View Single Post
Eski 20-05-2008, 23:29   #7
kuru.umit
Ağaç Dostu
 
kuru.umit's Avatar
 
Giriş Tarihi: 27-05-2007
Şehir: istanbul
Mesajlar: 712
Saint Petersburg: Karanlıkların Prensesi 2

Kalacağımız otelin yeri Vasilyevski adasının batısında. Vasilyevski adası, St Petertsburg’un en büyük adası. Bu ada, St Petersburg’un 70 km kadar doğusundan Ladoga Gölünden Neva nehrini ikiye ayırmakta; Malaya (küçük) Neva, Bolşaya (büyük)Neva. Irmaklar ve kanallar şehri St Petersburg’da 350 kadar irili ufaklı köprü var. Bu arada unutmadan söyleyelim ki, bu köprülerin bazıları birer sanat şaheseri; Aslanlı Köprü, Mısır Köprüsü, Aniçkov Köprüsü, Lomonosov Köprüsü ve Üçleme Köprüsü benim gördüklerim.

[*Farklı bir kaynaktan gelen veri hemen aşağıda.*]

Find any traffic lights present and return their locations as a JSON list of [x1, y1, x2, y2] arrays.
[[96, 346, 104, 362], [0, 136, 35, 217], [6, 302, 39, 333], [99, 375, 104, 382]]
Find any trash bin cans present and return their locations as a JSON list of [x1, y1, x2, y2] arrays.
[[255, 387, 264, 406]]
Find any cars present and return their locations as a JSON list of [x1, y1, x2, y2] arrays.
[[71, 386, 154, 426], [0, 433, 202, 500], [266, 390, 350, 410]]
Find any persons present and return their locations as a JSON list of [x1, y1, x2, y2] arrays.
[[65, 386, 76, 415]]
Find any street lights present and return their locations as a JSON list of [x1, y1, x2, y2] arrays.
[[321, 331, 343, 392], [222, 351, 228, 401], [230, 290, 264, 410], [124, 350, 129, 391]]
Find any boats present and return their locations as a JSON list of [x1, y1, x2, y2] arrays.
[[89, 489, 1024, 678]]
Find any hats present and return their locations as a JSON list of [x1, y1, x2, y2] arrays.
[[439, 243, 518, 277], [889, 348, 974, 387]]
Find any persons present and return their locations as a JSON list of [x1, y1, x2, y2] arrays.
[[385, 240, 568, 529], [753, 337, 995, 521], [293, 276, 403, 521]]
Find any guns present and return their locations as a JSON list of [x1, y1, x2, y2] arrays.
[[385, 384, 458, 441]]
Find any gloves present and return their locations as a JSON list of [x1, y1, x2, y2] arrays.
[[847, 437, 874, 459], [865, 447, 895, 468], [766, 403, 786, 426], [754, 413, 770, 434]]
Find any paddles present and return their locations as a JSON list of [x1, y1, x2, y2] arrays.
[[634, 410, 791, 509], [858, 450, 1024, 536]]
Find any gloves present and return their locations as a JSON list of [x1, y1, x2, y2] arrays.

Vasilyevski adası 4 köprü ile ana karaya bağlı. Neva nehri, nisana ayına kadar donduğundan kanaldan gemiler denize açılamıyorlar. Ama nisan ayından itibaren buzlar eridiğinden kanallardan ve ırmaktan küçük gemiler geçmeye başlıyorlar. Bu nedenle de köprüler gece yarısından sonra belli saatler de açılıyor. Bu adadan ana karaya geçişler belli bir saatten sonra problem oluyor.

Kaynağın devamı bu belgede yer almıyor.